— GOAL OF THE EXERCISE —
Reproduce every item below word for word, omitting the pictures.

— EXERCISE MATERIAL —
++++++
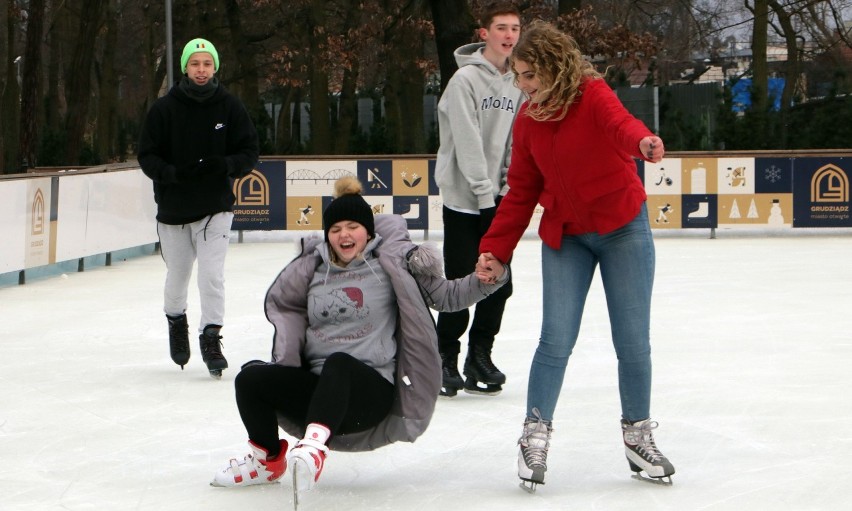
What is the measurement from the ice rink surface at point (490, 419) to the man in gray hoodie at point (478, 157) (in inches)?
8.2

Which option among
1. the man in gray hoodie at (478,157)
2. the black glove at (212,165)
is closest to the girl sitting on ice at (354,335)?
the man in gray hoodie at (478,157)

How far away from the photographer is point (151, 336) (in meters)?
8.89

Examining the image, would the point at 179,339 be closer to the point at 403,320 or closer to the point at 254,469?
the point at 254,469

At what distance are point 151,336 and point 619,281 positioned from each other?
4.92 meters

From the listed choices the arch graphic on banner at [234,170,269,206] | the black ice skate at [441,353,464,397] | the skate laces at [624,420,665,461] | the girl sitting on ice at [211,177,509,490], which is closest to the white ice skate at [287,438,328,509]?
the girl sitting on ice at [211,177,509,490]

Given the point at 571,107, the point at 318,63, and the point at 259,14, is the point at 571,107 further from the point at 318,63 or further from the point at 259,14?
the point at 259,14

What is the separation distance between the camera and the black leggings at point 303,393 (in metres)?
4.41

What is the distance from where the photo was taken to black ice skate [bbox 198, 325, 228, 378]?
708cm

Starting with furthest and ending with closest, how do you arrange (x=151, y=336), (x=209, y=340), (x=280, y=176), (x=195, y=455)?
(x=280, y=176) → (x=151, y=336) → (x=209, y=340) → (x=195, y=455)

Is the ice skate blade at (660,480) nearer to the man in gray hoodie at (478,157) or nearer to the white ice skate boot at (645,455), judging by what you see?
the white ice skate boot at (645,455)

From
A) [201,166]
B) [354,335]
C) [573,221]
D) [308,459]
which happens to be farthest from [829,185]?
[308,459]

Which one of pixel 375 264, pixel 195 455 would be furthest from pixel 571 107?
pixel 195 455

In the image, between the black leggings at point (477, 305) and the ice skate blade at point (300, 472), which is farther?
the black leggings at point (477, 305)

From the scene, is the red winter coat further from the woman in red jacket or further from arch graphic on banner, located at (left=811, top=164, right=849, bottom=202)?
arch graphic on banner, located at (left=811, top=164, right=849, bottom=202)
++++++
— ANSWER TO THIS TASK —
What is the measurement from the ice rink surface at point (490, 419) to the man in gray hoodie at point (478, 157) (in inches)?
8.2

Which option among
1. the man in gray hoodie at (478,157)
2. the black glove at (212,165)
is closest to the girl sitting on ice at (354,335)?
the man in gray hoodie at (478,157)

How far away from the photographer is point (151, 336) (in meters)?
8.89

Examining the image, would the point at 179,339 be closer to the point at 403,320 or closer to the point at 254,469?
the point at 254,469

At what distance are point 151,336 and point 619,281 positioned from each other?
4.92 meters

From the listed choices the arch graphic on banner at [234,170,269,206] | the black ice skate at [441,353,464,397] | the skate laces at [624,420,665,461] | the girl sitting on ice at [211,177,509,490], which is closest to the white ice skate at [287,438,328,509]?
the girl sitting on ice at [211,177,509,490]

Given the point at 571,107, the point at 318,63, and the point at 259,14, is the point at 571,107 further from the point at 318,63 or further from the point at 259,14?
the point at 259,14

What is the separation distance between the camera and the black leggings at point 303,393 (in metres)?
4.41

What is the distance from where the photo was taken to black ice skate [bbox 198, 325, 228, 378]?
708cm

Starting with furthest and ending with closest, how do you arrange (x=151, y=336), (x=209, y=340), (x=280, y=176), (x=195, y=455)?
(x=280, y=176) → (x=151, y=336) → (x=209, y=340) → (x=195, y=455)

Is the ice skate blade at (660,480) nearer to the man in gray hoodie at (478,157) or nearer to the white ice skate boot at (645,455), judging by what you see?
the white ice skate boot at (645,455)

From
A) [201,166]
B) [354,335]
C) [573,221]
D) [308,459]
which happens to be farthest from [829,185]?
[308,459]

Which one of pixel 375 264, pixel 195 455 would be furthest from pixel 571 107?
pixel 195 455

In the image, between the black leggings at point (477, 305) and the ice skate blade at point (300, 472), which is farther?
the black leggings at point (477, 305)

From the scene, is the red winter coat further from the woman in red jacket or further from arch graphic on banner, located at (left=811, top=164, right=849, bottom=202)?
arch graphic on banner, located at (left=811, top=164, right=849, bottom=202)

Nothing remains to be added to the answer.